— Закончил инструктаж? — холодно процедила я.

К щекам прилила кровь. Как будто Бакурину все это интересно! Я опять чувствовала себя так, будто это я ему навязываюсь. Все эти милые отцовские наставления могли бы быть очаровательны… для влюбленного. А это тело, поди-ка, сейчас опять окатит меня взглядом тоскливой леди девятнадцатого века, чей любимый не вернулся из моря, оставляя ее страдать всю оставшуюся жизнь в объятиях богатого, но нелюбимого мужа!

Бакурин и правда слегка ошалело хлопал глазами. Он тоже уже был хорошенький и неожиданно… рассмеялся.

— Так вот что это было! Французский! — он весело поиграл бровями, — А я думал, она демона на латыни призывает…

Отец закивал.

— Я сначала тоже так думал! Страшно было… ух! Она так глазами сверкала. Она у меня просто вежливая девочка и слегка стесняется назвать мудилу мудилой так, чтобы мудила понял, что именно она о нем думает… Но когда эмоций через край, удержаться не может! Раньше посверкает глазами и уходит. Ну, ножкой еще может топнет! Однажды не удержалась и назвала меня дураком, но это же совсем не то… Не то слово, которое могло бы выразить ее отношение! Мне всегда так грустно было на это смотреть. А еще грустнее, что она потом могла днями не разговаривать из-за не выраженных чувств! Так что призывы демонов — это еще ничего… Отходит теперь быстрее.

— Отец…

Я не понимала, то ли мне их развести, то ли оставить наедине.

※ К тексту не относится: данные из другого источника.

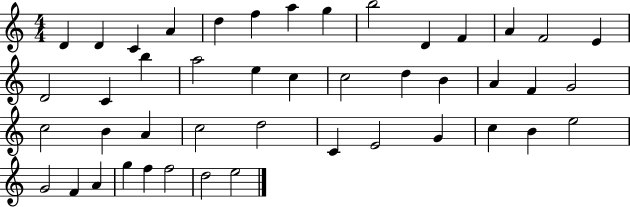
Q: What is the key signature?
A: C major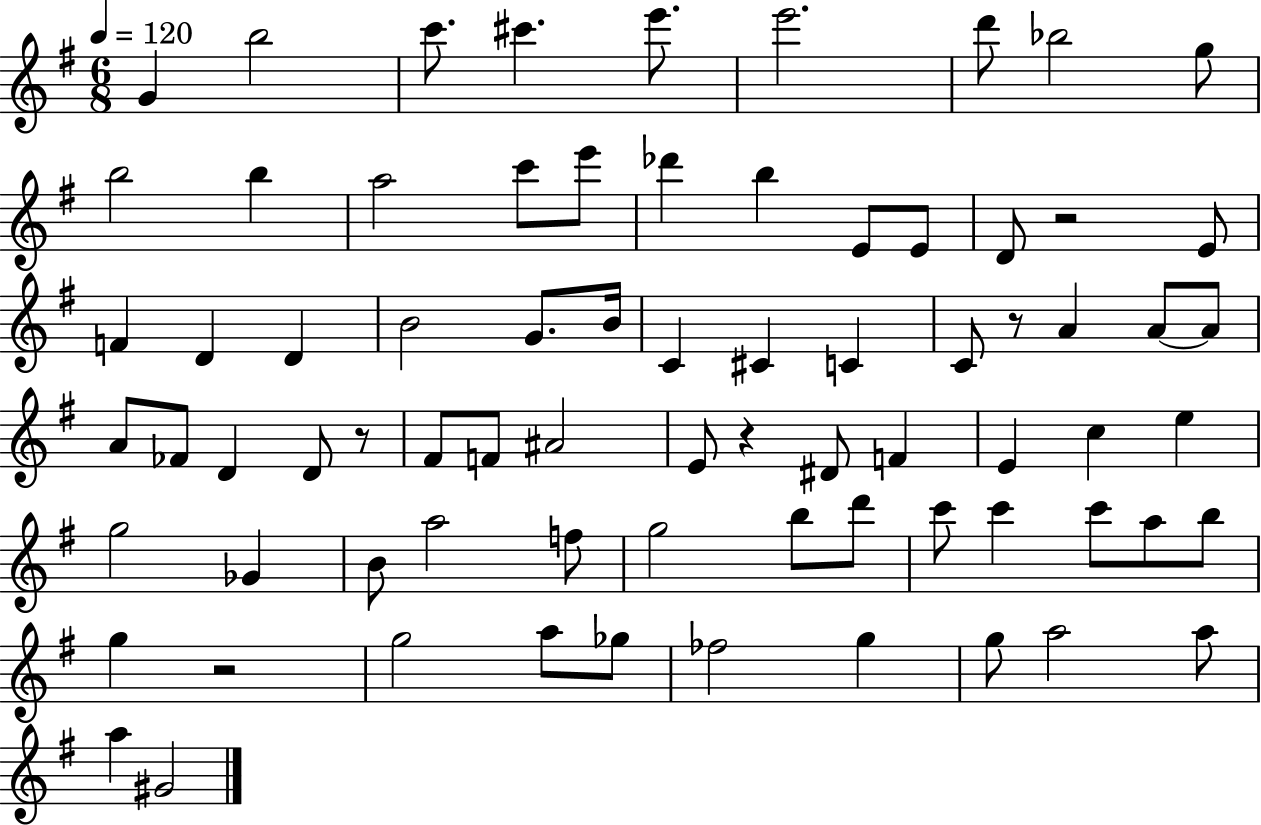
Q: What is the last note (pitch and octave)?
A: G#4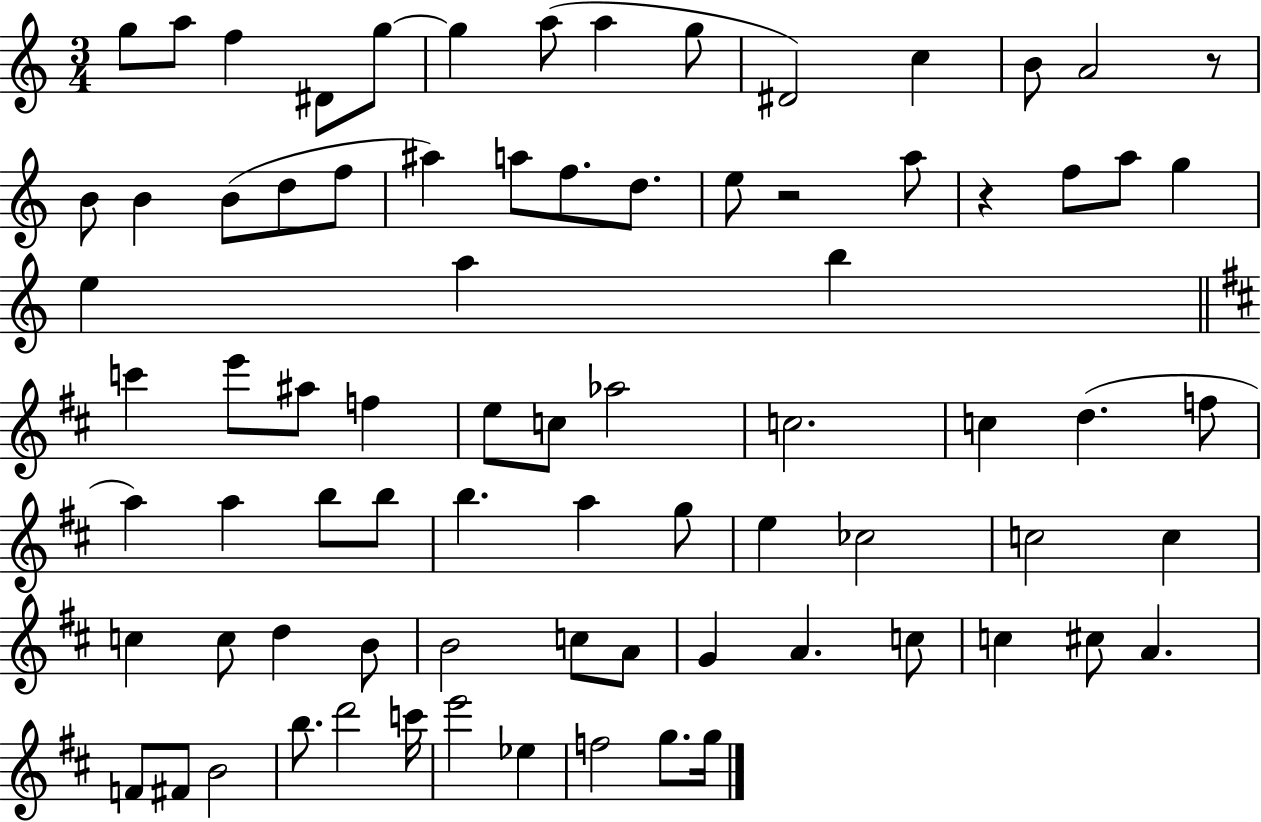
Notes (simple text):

G5/e A5/e F5/q D#4/e G5/e G5/q A5/e A5/q G5/e D#4/h C5/q B4/e A4/h R/e B4/e B4/q B4/e D5/e F5/e A#5/q A5/e F5/e. D5/e. E5/e R/h A5/e R/q F5/e A5/e G5/q E5/q A5/q B5/q C6/q E6/e A#5/e F5/q E5/e C5/e Ab5/h C5/h. C5/q D5/q. F5/e A5/q A5/q B5/e B5/e B5/q. A5/q G5/e E5/q CES5/h C5/h C5/q C5/q C5/e D5/q B4/e B4/h C5/e A4/e G4/q A4/q. C5/e C5/q C#5/e A4/q. F4/e F#4/e B4/h B5/e. D6/h C6/s E6/h Eb5/q F5/h G5/e. G5/s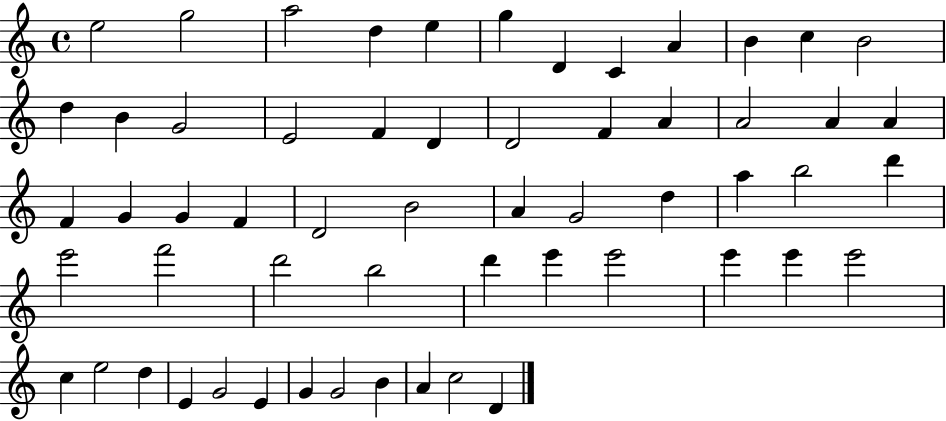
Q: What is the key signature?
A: C major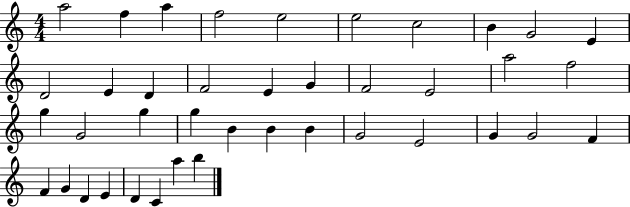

— Спасибо! — от души поблагодарил Бакурин, вызывая у меня еще большее недоумение, — Я, кстати, нашел еще один способ безопасно выпустить ей пар… — он вдруг похабно улыбнулся, но, поймав заинтересованный взгляд отчима, мотнул головой, — Но вам он не подойдет!

— Н-да? — отец нахмурился, слегка протрезвев, — А ну-ка поподробнее…

— Тебе пора! — все-таки взвилась я.

Папа посмотрел на меня с легким недоумением, но все-таки встал и только шепнул мне уходя, ухватив мягко за предплечье.

— Как только он тебе надоест, я вас разведу! Слышишь? Раз-ве-ду! Не слушай свою мать, это вовсе не проблема…

Я чуть скривилась, вдыхая алкогольные пары. Желудок сжался, будто опасаясь, что даже пару молекул может нарушить то хрупкое равновесие, что устроилось наконец внутри после вчерашних посиделок с подругой.

— Иди уже, па,— я поцеловала его в щеку, успокаивая, и подтолкнула в сторону подоспевшей мамы.

И, повернувшись, наткнулась на весело блестящие глаза Бакурина. Он вдруг пододвинул ко мне свою полупустую тарелку.

— Ты доедай, не стесняйся! — я передернула плечом и нахмурилась, чтобы скрыть смущение, — Значит, ты такая худенькая не потому, что следишь за фигурой? Просто вселенная внутри твоего глубокого внутреннего мира концентрируется в районе желудка?

Он кашлянул, безуспешно пытаясь скрыть смешок. Отлично. Спасибо, папа! Теперь я — шут! Я молча села рядом и без всякого стеснения пододвинула к себе его тарелку. Если я объедала его весь день, то с чего он взял, что начну стесняться именно сейчас? Я упорно игнорировала его подтрунивания, но он то дул мне в ухо, пытаясь привлечь внимание, то тыкал пальцем в щеку.

Я уже даже не злилась. Просто разум включил перезагрузку, будучи не в состоянии обработать те картинки, что поступали в голову, стоило скосить взгляд на мужчину. Так что я молча жевала рыбу, чувствуя почти умиротворение.

Это же как он надрался? И какая я все-таки умница, что продумала такой вариант, и это не мне завтра будет стыдно за свое поведение! Что Бакурину будет стыдно и он будет мысленно умолять меня забыть этот вечер, я была уверена. Ведь надо же ему сохранить образ гордой неприступности, которую буквально волоком заставили шагнуть в эту страшную кабалу? Он никогда не говорил ничего подобного, но вел себя именно так.